1. Background
Given a matrix $\mathbf{A}\in\mathbb{R}^{M\times N}$ with $M\le N$ and $\mathbf{A} \mathbf{A}^\top =\mathbf{I}_M$, I study some properties of $\mathbf{A}^\top \mathbf{A}$. Especially, I found that it always have $M$ eigenvalues close to $1$.
In my experiments, I write the following Python code based on PyTorch framework:
import torch
X = torch.randn(10, 10)
U, S, V = torch.linalg.svd(X)
A = (U @ V)[:5] # create an orthonormal matrix
print(torch.linalg.eigvals(A.t() @ A))
One output is:
tensor([3.0804e-08+0.j, 5.8120e-08+0.j, 2.1118e-10+0.j, 1.0000e+00+0.j, 1.0000e+00+0.j,
1.0000e+00+0.j, 1.0000e+00+0.j, 1.0000e+00+0.j, 4.8640e-08+0.j, 7.6686e-09+0.j])
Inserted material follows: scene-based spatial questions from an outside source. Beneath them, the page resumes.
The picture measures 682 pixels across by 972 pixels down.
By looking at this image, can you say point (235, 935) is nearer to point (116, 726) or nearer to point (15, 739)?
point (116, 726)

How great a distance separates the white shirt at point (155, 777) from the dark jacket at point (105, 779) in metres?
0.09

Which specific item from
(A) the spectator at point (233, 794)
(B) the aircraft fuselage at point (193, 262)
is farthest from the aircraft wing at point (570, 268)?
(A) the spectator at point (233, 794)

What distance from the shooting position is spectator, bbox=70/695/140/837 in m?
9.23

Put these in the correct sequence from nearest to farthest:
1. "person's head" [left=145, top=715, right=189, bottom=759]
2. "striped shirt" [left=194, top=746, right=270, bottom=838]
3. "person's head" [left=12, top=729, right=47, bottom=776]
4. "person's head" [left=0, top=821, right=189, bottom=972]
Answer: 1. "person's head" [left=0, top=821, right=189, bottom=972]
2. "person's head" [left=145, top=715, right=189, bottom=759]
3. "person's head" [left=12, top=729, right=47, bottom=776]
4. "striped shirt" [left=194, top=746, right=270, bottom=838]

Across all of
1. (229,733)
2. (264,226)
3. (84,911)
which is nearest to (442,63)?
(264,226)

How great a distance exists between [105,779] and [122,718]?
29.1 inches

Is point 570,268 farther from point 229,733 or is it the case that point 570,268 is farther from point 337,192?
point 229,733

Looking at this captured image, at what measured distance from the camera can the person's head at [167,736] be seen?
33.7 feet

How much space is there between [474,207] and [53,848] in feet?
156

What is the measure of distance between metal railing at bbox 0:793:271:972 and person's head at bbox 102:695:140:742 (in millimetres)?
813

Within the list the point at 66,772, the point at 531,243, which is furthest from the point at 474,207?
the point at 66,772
We can see that there are $M=5$ eigenvalues close to $1$.
2. Question
Does always $M$ eigenvalues of $\mathbf{A}^\top \mathbf{A}$ be $1$? How to show that?
Given $A\in\mathbb{R}^{m\times n}$, where $m<n$ and $AA^\top=I_m$, the $n$-by-$n$ matrix $A^\top A$ is of rank $m$, and thus it has $n-m$ zero eigenvalues. At the same time, if we write $$A = \begin{bmatrix}a_1^\top \\ \vdots \\ a_m^\top\end{bmatrix},\ A^\top = \begin{bmatrix}a_1 & \cdots & a_m\end{bmatrix},$$ where $a_i\in\mathbb{R}^n$, then $a_i^\top a_i=1$ and $a_ia_j=0$ for $i\ne j$.
Then $a_i^\top A^\top A a_i = 1$ for all $i=1,\ldots,m$. Thus, the matrix $A^\top A$ has $m$ eigenvalues equal to 1.